The government likewise made a full P5-billion award of the 182-day securities, with bids reaching P13.632 billion. The average rate for the six-month T-bill stood at 5.973%, up by 8.8 bps from the 5.885% fetched last week, with accepted rates at 5.9% to 5.99%.

Lastly, the Treasury raised P5 billion as planned via the 364-day debt papers as demand for the tenor totaled P15.26 billion. The average rate of the one-year debt went up by 6.1 bps to 6.044% from the 5.983% quoted last week. Accepted yields were from 6.025% to 6.064%.

At the secondary market before the auction, the 91-, 182-, and 364-day T-bills were quoted at 5.7727%, 5.8969%, and 6.0514%, respectively, based on PHP Bloomberg Valuation Service Reference Rates data provided by the BTr.

T-bill rates rose on Monday amid hawkish Fed and BSP bets, Rizal Commercial Banking Corp. Chief Economist Michael L. Ricafort said in a Viber message.

The higher T-bill yields came amid  market expectations that the Fed may cut rates just once this year, if not at all, due to faster-than-expected inflation data, a trader likewise said by phone.

Recent US economic data on the labor market and inflation have caused market expectations for a rate cut from the Fed to be dialed back yet again, Reuters reported.
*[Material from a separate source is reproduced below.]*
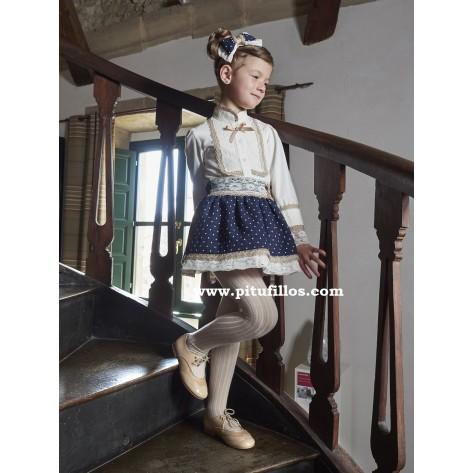 Conjunto falda marino y blusa beige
Expectations for a cut of at least 25 bps in June have shrunk to 26%, down from 50.8% a week prior, according to CME’s FedWatch Tool. US rate futures have now priced in a 77% chance of the first rate cut taking place in September.

Fed fund futures have also pared back the number of rate cuts of 25-bp cuts this year to fewer than two, or roughly 46 bps, from about three or four a few weeks ago.

The US consumer price index (CPI) rose 0.4% last month after advancing by the same margin in February, the Labor department’s Bureau of Labor Statistics said.

In the 12 months through March, the CPI increased 3.5%, the most since September. The CPI was also boosted by last year’s low reading dropping out of the calculation. It rose 3.2% in February. Economists polled by Reuters had forecast the CPI gaining 0.3% on the month and advancing 3.4% year on year.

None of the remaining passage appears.